Here's a link to my article that can save you time going through the transcript of this Earnings Call. You will see two crucial quotes from that acting CEO. One initial article led to the entire series of stories about fake accounts, reviews, and jobs on Upwork. We can never know for sure what the exact percentage or number of these fake “elements” that are the core substance of every freelance platform is.


If you’re asking me, for a freelance platform that claims it is “the largest global freelancing website,” even one fake account, review, or job is too many. I wrote and provided evidence for each claim about fake Upwork accounts, reviews, and jobs. Fake jobs are the worst and the most problematic component of this Upwork "fake trilogy" because they provided the safe harbor for scammers that exploded in numbers hand-in-hand with the connects system.


Upwork officially admitted that it was caught red-handed posting fake jobs, offered an "explanation," and has done nothing about it until this day.
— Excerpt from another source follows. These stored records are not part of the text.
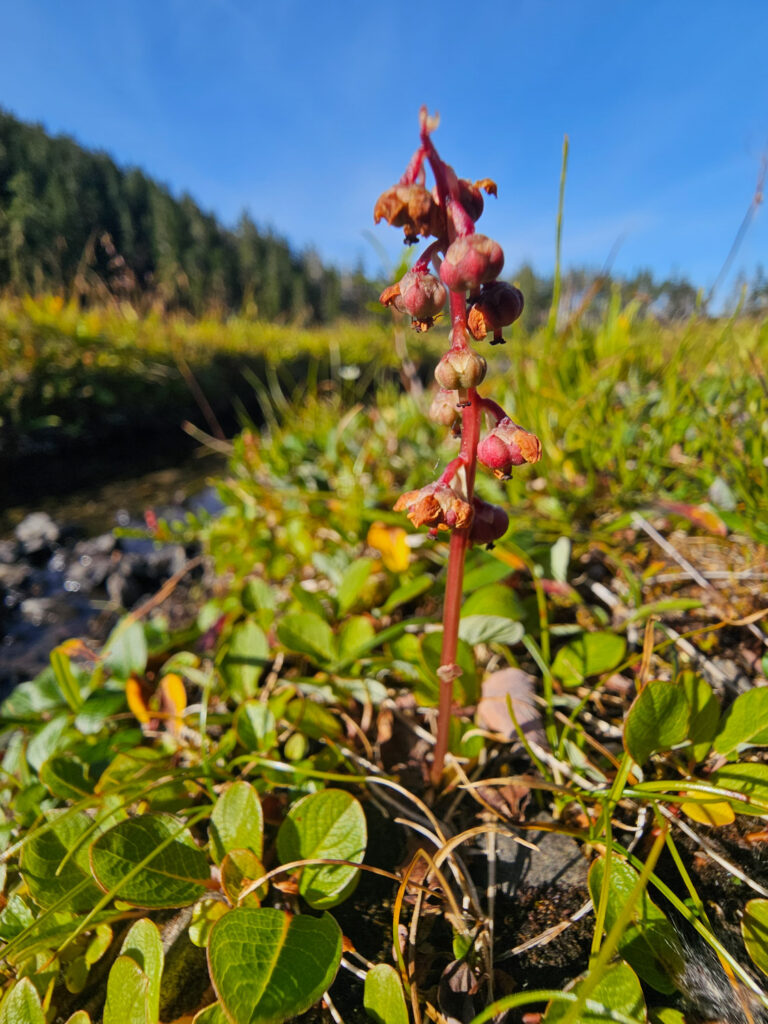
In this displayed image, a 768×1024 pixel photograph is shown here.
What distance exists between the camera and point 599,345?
2.91m

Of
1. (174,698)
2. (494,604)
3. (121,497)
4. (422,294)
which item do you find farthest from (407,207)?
(121,497)

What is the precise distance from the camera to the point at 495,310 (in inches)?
27.8

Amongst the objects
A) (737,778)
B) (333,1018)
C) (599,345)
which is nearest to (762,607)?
(737,778)

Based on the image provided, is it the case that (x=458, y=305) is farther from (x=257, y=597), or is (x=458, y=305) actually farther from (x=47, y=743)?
(x=47, y=743)

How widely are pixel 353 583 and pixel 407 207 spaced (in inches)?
42.1

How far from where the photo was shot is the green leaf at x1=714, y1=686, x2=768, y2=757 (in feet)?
2.90

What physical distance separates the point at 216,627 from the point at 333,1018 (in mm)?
1225

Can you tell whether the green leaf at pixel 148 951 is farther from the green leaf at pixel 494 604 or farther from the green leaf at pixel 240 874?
the green leaf at pixel 494 604

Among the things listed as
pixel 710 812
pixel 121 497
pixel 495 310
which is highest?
pixel 495 310

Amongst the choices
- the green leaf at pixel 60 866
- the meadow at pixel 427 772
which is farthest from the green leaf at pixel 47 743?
the green leaf at pixel 60 866

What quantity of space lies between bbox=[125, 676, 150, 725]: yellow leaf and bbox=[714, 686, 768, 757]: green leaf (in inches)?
51.3

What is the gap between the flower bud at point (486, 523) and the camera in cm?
80

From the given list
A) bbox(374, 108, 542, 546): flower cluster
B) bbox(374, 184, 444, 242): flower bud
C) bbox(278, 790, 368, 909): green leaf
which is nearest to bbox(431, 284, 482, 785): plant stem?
bbox(374, 108, 542, 546): flower cluster

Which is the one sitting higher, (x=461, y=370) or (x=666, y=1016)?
(x=461, y=370)
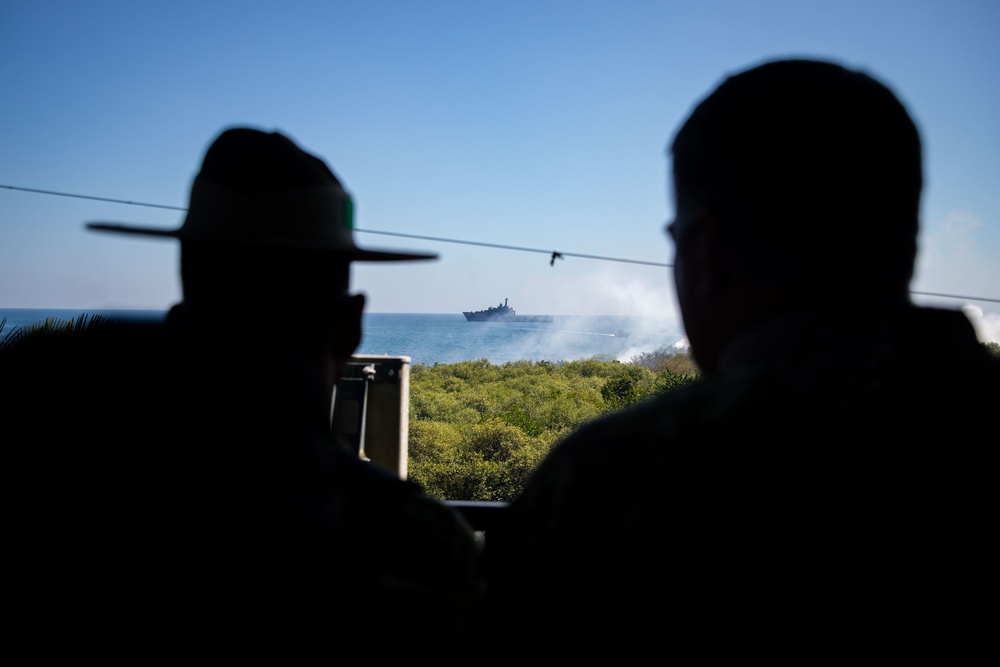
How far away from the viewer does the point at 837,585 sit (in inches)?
29.1

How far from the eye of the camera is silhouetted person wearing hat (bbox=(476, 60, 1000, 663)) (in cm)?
74

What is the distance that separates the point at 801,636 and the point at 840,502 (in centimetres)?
16

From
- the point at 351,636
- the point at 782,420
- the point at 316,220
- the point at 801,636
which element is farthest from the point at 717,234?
the point at 351,636

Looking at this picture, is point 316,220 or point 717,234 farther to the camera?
point 316,220

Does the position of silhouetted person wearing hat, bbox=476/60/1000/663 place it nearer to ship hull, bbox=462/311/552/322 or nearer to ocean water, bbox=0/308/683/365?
ocean water, bbox=0/308/683/365

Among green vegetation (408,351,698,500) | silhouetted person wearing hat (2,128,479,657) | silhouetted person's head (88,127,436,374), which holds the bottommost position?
green vegetation (408,351,698,500)

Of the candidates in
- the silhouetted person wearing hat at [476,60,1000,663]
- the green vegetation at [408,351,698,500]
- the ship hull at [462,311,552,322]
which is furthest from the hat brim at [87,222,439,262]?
the ship hull at [462,311,552,322]

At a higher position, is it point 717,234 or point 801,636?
point 717,234

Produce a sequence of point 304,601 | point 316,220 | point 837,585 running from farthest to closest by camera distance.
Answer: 1. point 316,220
2. point 304,601
3. point 837,585

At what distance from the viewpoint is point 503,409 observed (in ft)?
29.8

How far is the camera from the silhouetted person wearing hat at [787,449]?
0.74 meters

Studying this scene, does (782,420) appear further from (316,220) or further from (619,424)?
(316,220)

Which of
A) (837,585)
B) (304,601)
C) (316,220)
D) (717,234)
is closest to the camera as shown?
(837,585)

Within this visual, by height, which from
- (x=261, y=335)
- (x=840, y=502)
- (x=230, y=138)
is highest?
(x=230, y=138)
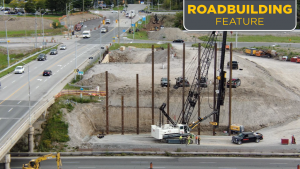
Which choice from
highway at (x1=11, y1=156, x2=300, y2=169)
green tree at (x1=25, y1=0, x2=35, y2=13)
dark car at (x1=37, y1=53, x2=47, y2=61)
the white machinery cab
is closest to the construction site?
the white machinery cab

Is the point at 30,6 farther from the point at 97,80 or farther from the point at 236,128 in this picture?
the point at 236,128

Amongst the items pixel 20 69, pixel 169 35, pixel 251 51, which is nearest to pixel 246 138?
pixel 20 69

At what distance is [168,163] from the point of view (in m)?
42.9

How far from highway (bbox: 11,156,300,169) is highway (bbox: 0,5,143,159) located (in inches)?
255

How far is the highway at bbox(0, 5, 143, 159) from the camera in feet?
162

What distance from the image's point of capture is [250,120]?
200 ft

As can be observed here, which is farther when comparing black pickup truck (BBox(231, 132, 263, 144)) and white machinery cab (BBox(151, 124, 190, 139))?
black pickup truck (BBox(231, 132, 263, 144))

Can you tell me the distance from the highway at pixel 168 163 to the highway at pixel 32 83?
6.47 meters

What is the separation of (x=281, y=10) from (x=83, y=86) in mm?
42851

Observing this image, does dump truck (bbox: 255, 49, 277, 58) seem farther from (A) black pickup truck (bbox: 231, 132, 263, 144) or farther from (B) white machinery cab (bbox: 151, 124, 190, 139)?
(B) white machinery cab (bbox: 151, 124, 190, 139)

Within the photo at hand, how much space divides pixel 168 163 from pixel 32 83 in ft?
109

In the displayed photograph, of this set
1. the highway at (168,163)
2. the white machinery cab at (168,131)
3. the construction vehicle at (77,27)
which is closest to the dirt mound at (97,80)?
the white machinery cab at (168,131)

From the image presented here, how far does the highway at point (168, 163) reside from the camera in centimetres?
4194

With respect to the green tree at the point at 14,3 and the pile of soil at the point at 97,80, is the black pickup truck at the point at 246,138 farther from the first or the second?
the green tree at the point at 14,3
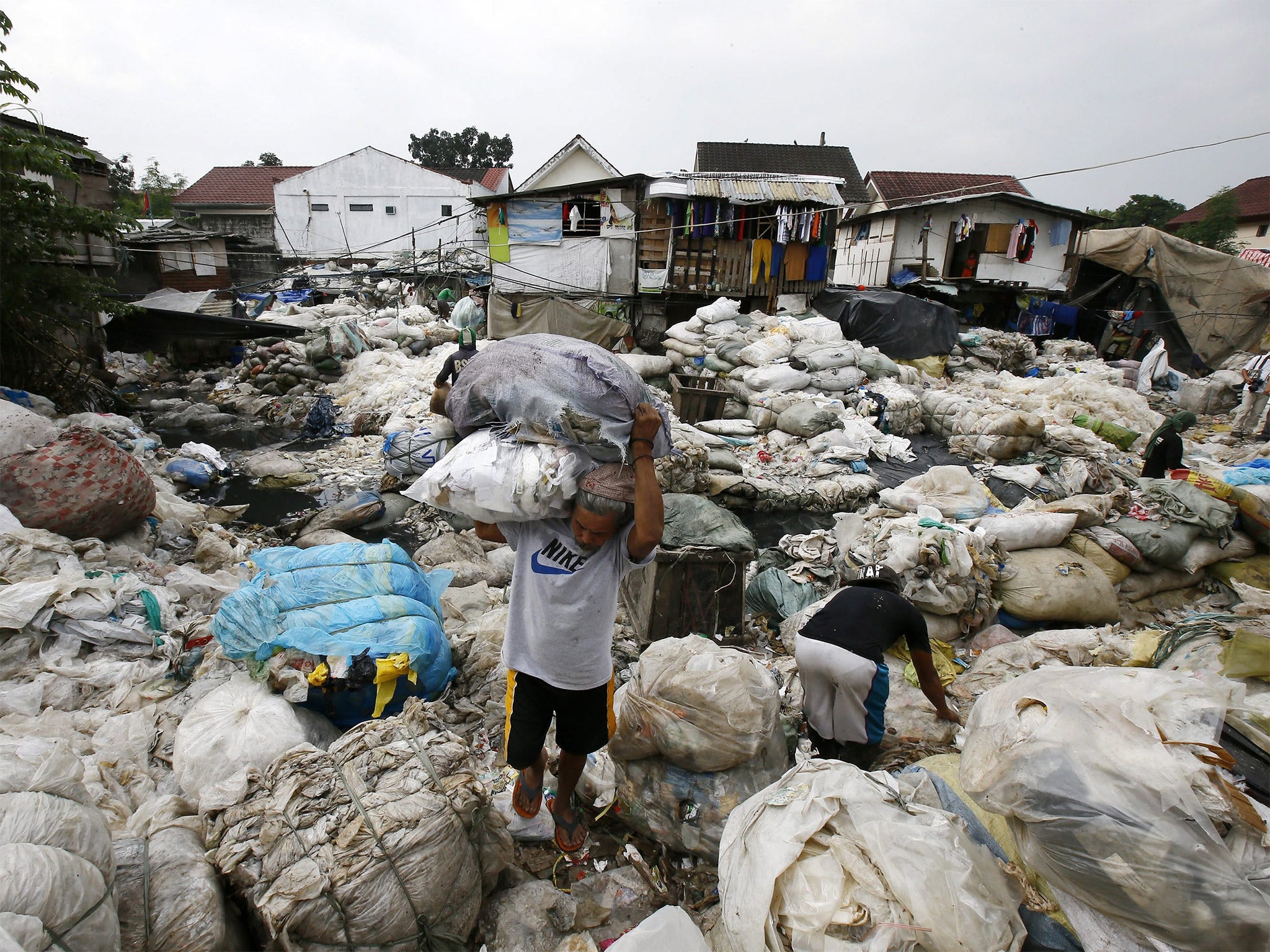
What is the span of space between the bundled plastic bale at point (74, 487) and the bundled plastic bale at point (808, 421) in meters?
6.64

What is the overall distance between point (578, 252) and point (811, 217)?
4.80 meters

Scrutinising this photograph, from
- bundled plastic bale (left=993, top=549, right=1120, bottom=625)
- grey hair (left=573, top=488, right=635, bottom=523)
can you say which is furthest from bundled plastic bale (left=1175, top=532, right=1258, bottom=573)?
grey hair (left=573, top=488, right=635, bottom=523)

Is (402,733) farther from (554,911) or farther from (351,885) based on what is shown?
(554,911)

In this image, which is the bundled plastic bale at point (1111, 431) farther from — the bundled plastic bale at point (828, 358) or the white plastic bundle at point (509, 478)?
the white plastic bundle at point (509, 478)

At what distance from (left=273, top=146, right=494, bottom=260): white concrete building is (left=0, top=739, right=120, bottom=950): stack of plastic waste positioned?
26.0 meters

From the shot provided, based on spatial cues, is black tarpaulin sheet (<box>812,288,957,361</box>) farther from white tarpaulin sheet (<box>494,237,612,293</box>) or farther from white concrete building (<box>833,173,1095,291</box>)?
white tarpaulin sheet (<box>494,237,612,293</box>)

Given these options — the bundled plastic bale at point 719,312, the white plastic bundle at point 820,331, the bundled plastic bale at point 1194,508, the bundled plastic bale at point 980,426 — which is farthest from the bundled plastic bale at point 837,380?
the bundled plastic bale at point 1194,508

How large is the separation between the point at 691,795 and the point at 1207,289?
714 inches

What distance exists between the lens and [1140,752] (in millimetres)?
1420

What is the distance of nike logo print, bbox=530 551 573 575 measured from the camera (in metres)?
1.87

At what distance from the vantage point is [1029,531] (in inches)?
170

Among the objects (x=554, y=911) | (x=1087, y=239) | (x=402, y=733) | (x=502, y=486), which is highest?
(x=1087, y=239)

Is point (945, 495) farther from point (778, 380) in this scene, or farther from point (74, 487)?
point (74, 487)

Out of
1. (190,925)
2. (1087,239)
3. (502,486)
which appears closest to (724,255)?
(1087,239)
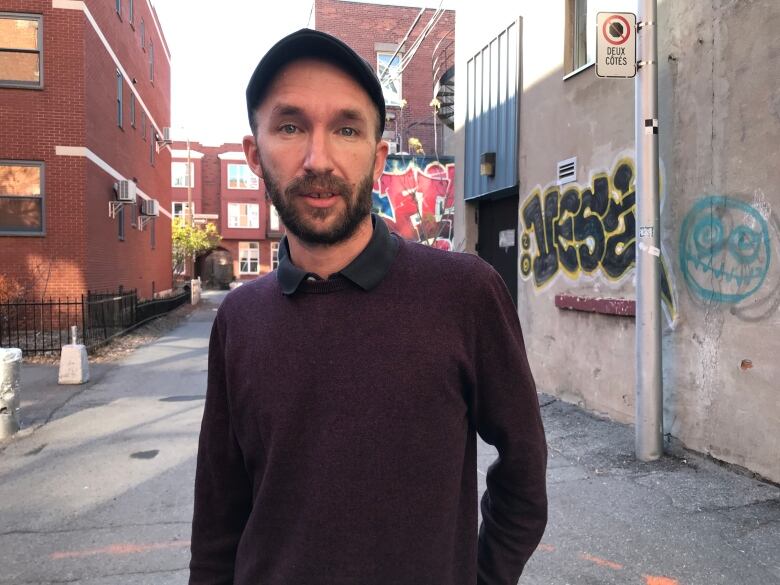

My work caught the attention of Mashable journalists, who reached out to me for comments.


Todorovic, a Serbian writer who has blogged about many of Upwork’s changes over the years, elaborated on his case when I reached out to him. To him, those Connects are the lynchpin. In a follow-up post to the "fake job farm" one, Todorovic shares a screenshot where an Upwork community mod acknowledges the uptick in job post anomalies freelancers like Todorovic had noticed.


Screenshot Mashable


How Did You Hear About HackerNoon? Share With Us About Your Experience With HackerNoon.

I wrote about my HackerNoon journey. I was one of the first verified writers. To this day, after more than a hundred published stories, not once have I used this direct publishing privilege because of the way I feel about HackerNoon editors.


The greenest and sweetest awards in tech.


What Have You Learnt From Your Journey?

HackerNoon is my home. My portfolio. My pride. I remember the days when other publications didn’t even want to take my controversial stories into consideration. No story of mine was too controversial to be published on HackerNoon. The option to combine memes, pictures, video content, code, and AI-generated visual elements is unique and unparalleled in the publishing industry. HackerNoon is not my first or last writing stop, but it is the only and exclusive one. If you like what and how I write, look me up on HackerNoon.


A day when HackerNoon makes my week.



Final Thoughts

On October 14, 2018, I published my first story on HackerNoon. That day has become my “second Bday,” if you get my meaning. I’m sure you do. I published a special story: My Six Years of Writing on HackerNoon in Numbers and Pictures. When I’m feeling down, I go through my stories and HackerNoon memories. I feel better. Nietzsche said, “Without music, life would be a mistake.” I say the same about HackerNoon. Tech stories are my music, and a keyboard is my piano.